TASKS TO CARRY OUT:
a) From the passage on the Battle of Lepanto below, list every figure it gives for the historical fleets and their losses, leaving out the professor's blackboard counts.
b) Using the passage on the Battle of Lepanto below, decide whether each statement agrees with it, answering yes or no and quoting the deciding words: (i) Pope Pius V organized the Holy League. (ii) The Ottoman Empire sailed under red and gold flags. (iii) The battle followed the Ottoman seizure of Cyprus from Venice.

[[ SOURCE PASSAGE open ]]

Something About The Battle of Lepanto

Splish splash.

I don't know what you've done in the bathtub, but one thing I've never even considered was playing with boats - especially detailed models of 16th Century galleys complete with matchstick oars and paper flags. Then again, I'm not Professor Roderick Childermass.  And that's how Johnny finds his next-door neighbor (The Curse of the Blue Figurine, 61).

The ships are the professor's attempt at reenacting the Battle of Lepanto, a naval encounter between the Holy League (with their red and gold flags) and the Ottoman Empire (hoisting the green flag with gold crescents). Pope Pius V organized the Holy League with the significant Catholic powers of southern Europe on the Iberian and Italian peninsulas to break the Ottoman Empire's control of the eastern Mediterranean Sea [1].

The professor's blackboard shows the Christians with three downed ships, and the Turks have lost seven. I suspect the prof didn't have a full set representing all ships for each side. The Christians had 206 galleys, 13 of which were sunk or destroyed. So the Turks have ten more to go before they're done (again, according to the prof's blackboard). Of the 222 galleys (plus the 50-odd smaller galliots), the Ottoman Empire lost 117 galleys captured, and 50 of their ships were destroyed [2]. Therefore, the prof's counts are a representative sample (of sorts) of how this bathtub battle will wind up.

The battle on October 7, 1571, near the island of Oxeia in the Gulf of Patras off southwestern Greece, was in response to the Ottoman seizure of Cyprus from Venice several months earlier. Lepanto was the last major naval battle fought solely between rowing vessels and ended Ottoman sea power and ensured European ascendancy over the Ottoman Empire [2].

[[ SOURCE PASSAGE closed ]]
[[ DATASET EXTRACT open ]]

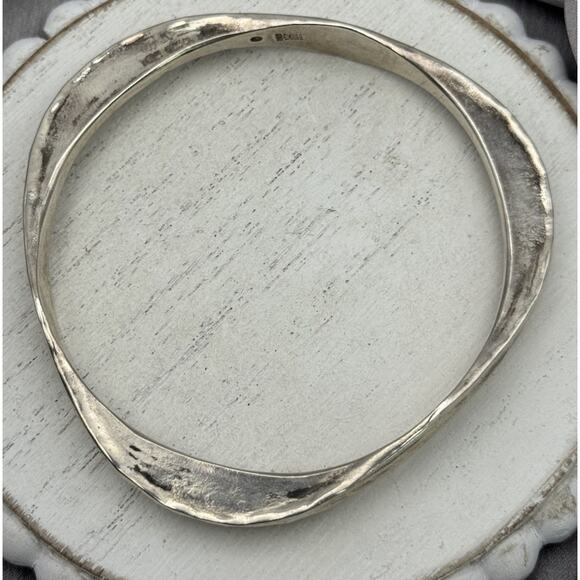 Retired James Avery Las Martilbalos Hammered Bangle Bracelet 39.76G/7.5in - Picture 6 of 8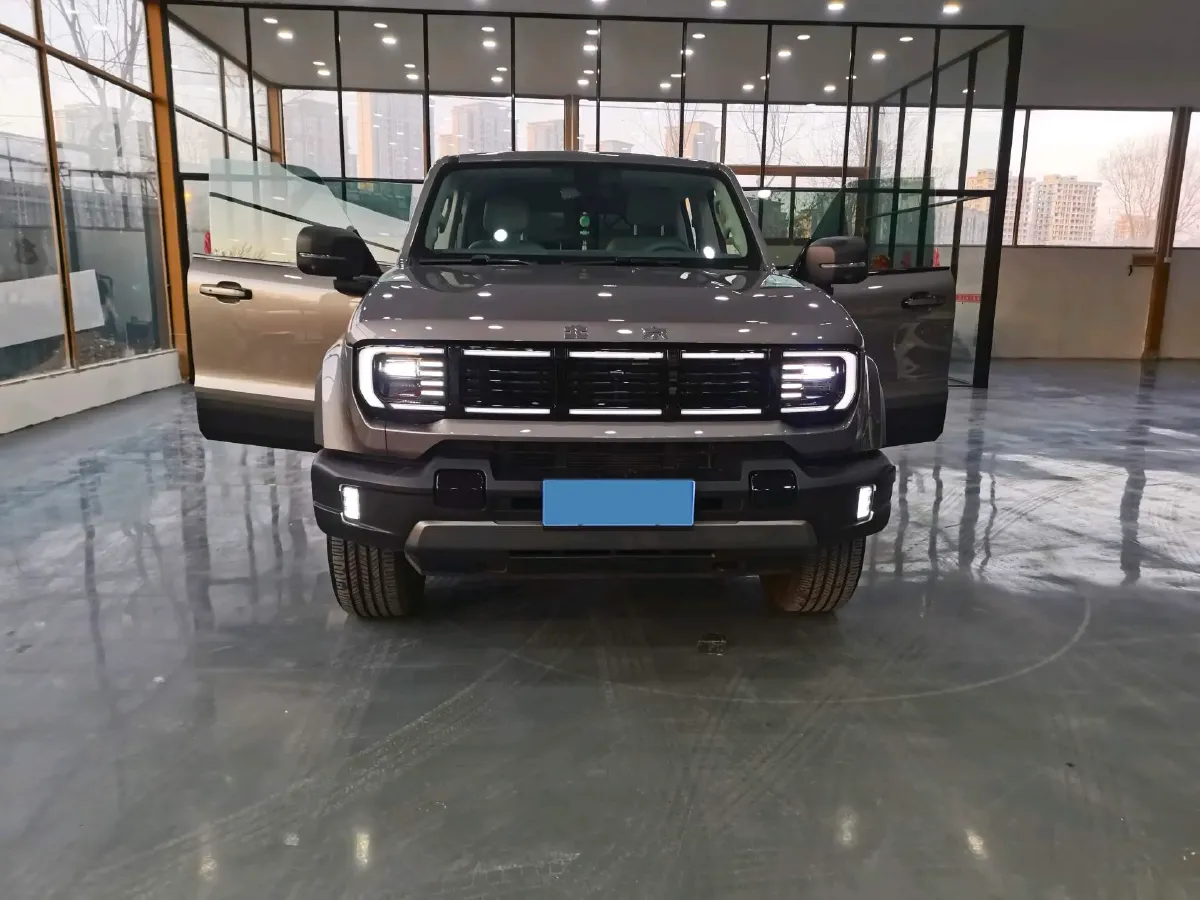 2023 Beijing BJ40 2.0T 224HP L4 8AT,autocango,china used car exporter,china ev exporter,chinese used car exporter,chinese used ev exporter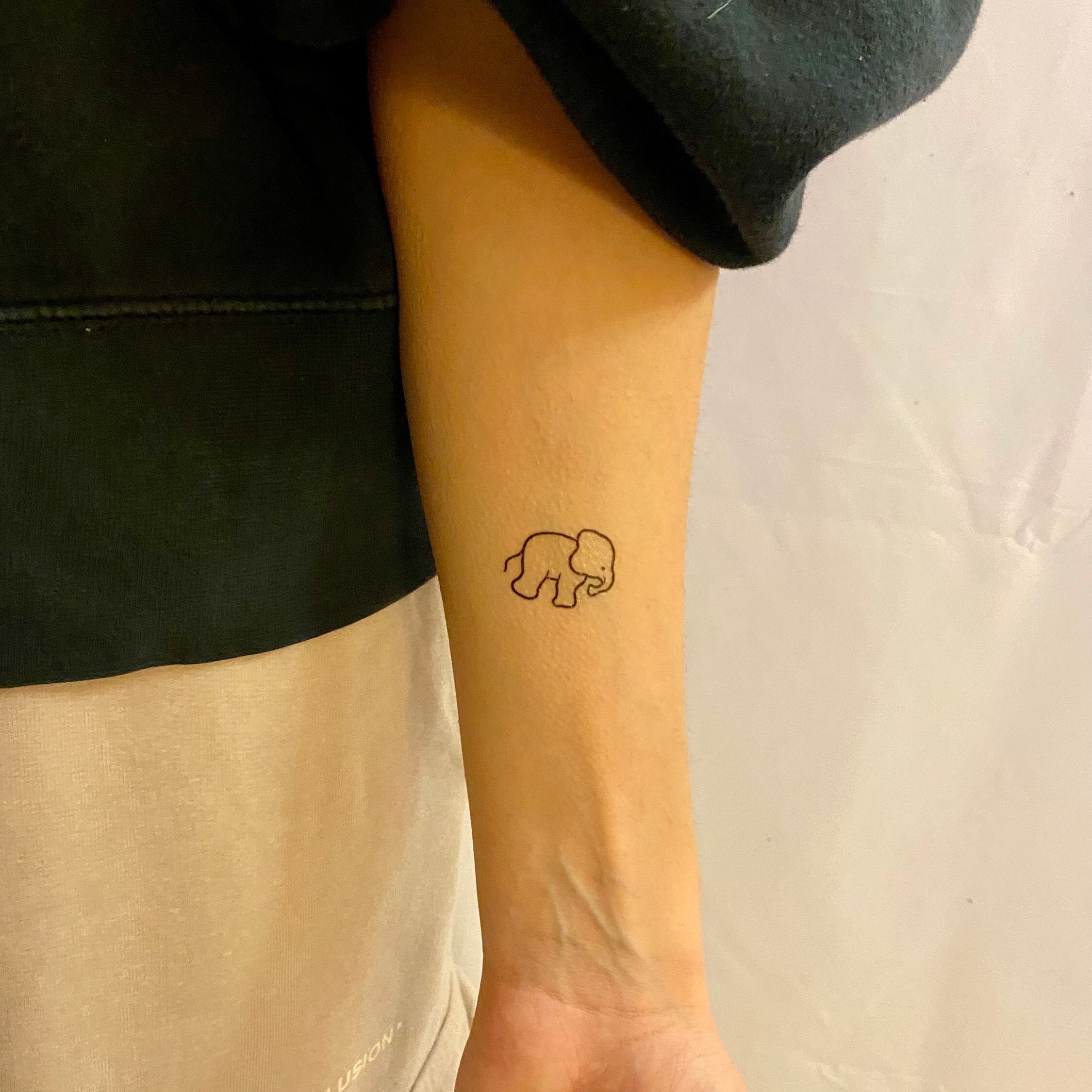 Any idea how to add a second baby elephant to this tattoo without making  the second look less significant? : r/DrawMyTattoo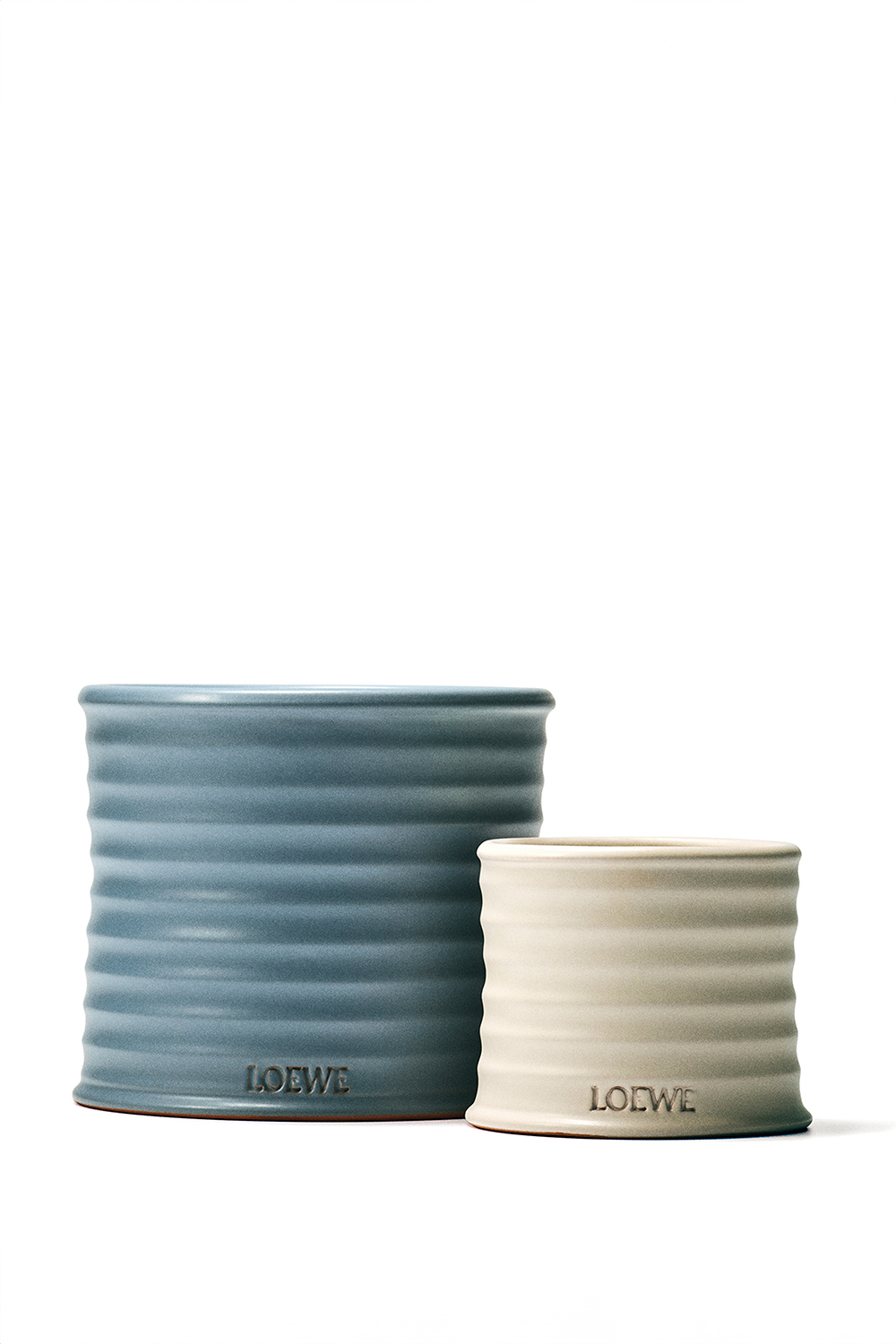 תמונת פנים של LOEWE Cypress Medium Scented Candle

[[ DATASET EXTRACT closed ]]

TASK RESPONSES:
a)
- The Christians had 206 galleys.
- 13 Christian galleys were sunk or destroyed.
- The Ottoman Empire had 222 galleys.
- The Ottoman Empire also had 50-odd smaller galliots.
- The Ottoman Empire lost 117 galleys captured.
- 50 Ottoman ships were destroyed.

b)
(i) Yes: "Pope Pius V organized the Holy League with the significant Catholic powers of southern Europe"
(ii) No: "the Holy League (with their red and gold flags) and the Ottoman Empire (hoisting the green flag with gold crescents)"
(iii) Yes: "was in response to the Ottoman seizure of Cyprus from Venice several months earlier"